== PASSAGE SHOWN ==
--------

BRIEF DESCRIPTION OF THE DRAWINGS

The accompanying drawings illustrate various examples of the principles described herein and are a part of the specification. The illustrated examples are given merely for illustration, and do not limit the scope of the claims.

FIG. 1 is a block diagram of a cassette according to an example of the principles described herein.

FIG. 2 is a block diagram of a system for ejecting a fluid into an assay according to an example of the principles described herein.

FIG. 3 is a block diagram of a micro electromechanical system (MEMs) device according to an example of the principles described herein.

FIGS. 4A and 4B are front and rear perspective views, respectively, of a cassette according to a number of examples described herein.

FIG. 5 is a front plan view of a number of dispense head assemblies formed in a substrate according to an example of the principles described herein.

Throughout the drawings, identical reference numbers designate similar, but not necessarily identical, elements. The figures are not necessarily to scale, and the size of some parts may be exaggerated to more clearly illustrate the example shown. Moreover, the drawings provide examples and/or implementations consistent with the description; however, the description is not limited to the examples and/or implementations provided in the drawings.

DETAILED DESCRIPTION

Assay runs, as described above, have been done by hand using, for example a pipette. In order to complete the assay, a user may selectively take a sample using the pipette and eject a metered amount of the sample into individual wells of an assay plate. This is all done by hand and has proven to be relatively time consuming. Additionally, because a human is ejecting the samples into the individual wells of the assay plate, mistakes may be made and an extra amount of the sample may be added to any particular well or a portion of sample may not be added at all.
To place user interaction to a minimum, automated assay fluid dispensing systems have been developed that may dispense assay fluids, e.g., samples and reagents, in a precise, controlled fashion to multiple reaction sites within an assay plate in a short time. Some automated fluid ejection systems employ a fluid-ejection driver that uses interchangeable cassettes. The cassettes may contain the assay fluids and may be controlled so that they deposit assay fluids onto reaction sites. For example, a reaction medium may be moved relative to the cassette so that, over a relatively short time, an assay fluid may be deposited in the same or varying amounts at different reaction sites of the reaction medium.
These cassettes can be used so that single or multiple fluids can be dispensed contemporaneously. For example, multiple samples can be deposited at respective reaction sites in parallel or quickly in serial in order to reduce the time to titrate a plurality of samples. Herein, “cassette” refers to a user-replaceable component of a dispenser system, through which at least one fluid flow through, respectively, at least one fluid channel before being dispensed from the dispensing system.

--------

== INFORMATION SUPPLIED ==
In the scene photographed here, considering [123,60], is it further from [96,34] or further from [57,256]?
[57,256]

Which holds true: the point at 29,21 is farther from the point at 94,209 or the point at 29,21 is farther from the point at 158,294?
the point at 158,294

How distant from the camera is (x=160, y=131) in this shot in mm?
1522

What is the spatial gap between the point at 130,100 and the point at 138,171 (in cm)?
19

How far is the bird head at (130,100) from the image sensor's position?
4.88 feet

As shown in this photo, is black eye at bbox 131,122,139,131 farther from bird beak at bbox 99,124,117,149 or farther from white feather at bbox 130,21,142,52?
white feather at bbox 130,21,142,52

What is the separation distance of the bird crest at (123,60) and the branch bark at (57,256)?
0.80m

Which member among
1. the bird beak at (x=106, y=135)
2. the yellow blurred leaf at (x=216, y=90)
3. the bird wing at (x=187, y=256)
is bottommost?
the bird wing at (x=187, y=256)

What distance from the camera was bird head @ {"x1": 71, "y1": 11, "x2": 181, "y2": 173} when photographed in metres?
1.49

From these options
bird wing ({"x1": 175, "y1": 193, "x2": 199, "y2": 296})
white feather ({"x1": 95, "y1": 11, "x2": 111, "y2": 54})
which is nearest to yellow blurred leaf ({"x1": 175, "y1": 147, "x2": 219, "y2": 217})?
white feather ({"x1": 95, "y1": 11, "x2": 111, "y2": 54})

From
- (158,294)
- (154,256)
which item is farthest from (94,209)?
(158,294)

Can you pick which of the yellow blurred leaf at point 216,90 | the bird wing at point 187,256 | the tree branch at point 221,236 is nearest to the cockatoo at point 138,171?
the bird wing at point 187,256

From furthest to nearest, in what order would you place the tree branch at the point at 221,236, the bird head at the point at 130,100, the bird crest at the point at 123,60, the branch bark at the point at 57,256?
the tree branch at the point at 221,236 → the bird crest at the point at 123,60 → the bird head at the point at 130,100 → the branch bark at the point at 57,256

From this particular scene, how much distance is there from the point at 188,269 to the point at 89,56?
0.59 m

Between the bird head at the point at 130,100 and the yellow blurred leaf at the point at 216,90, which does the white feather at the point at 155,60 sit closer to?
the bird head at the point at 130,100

--------

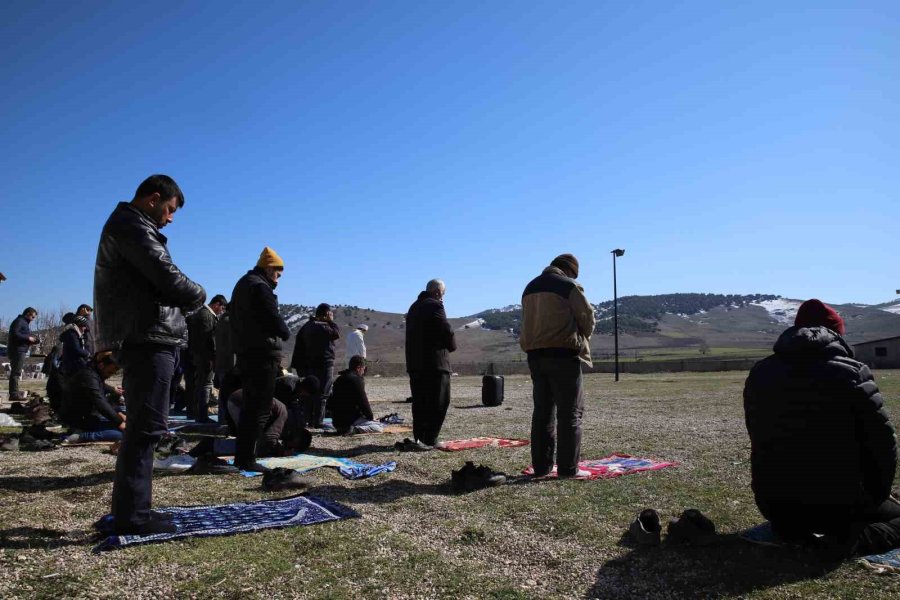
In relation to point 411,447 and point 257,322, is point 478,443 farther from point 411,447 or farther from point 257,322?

--------

== TASK ITEM ==
Reproduce the passage on assay cassettes word for word, from "FIG. 1 is a" to "examples described herein.".

== EXERCISE RESULT ==
FIG. 1 is a block diagram of a cassette according to an example of the principles described herein.

FIG. 2 is a block diagram of a system for ejecting a fluid into an assay according to an example of the principles described herein.

FIG. 3 is a block diagram of a micro electromechanical system (MEMs) device according to an example of the principles described herein.

FIGS. 4A and 4B are front and rear perspective views, respectively, of a cassette according to a number of examples described herein.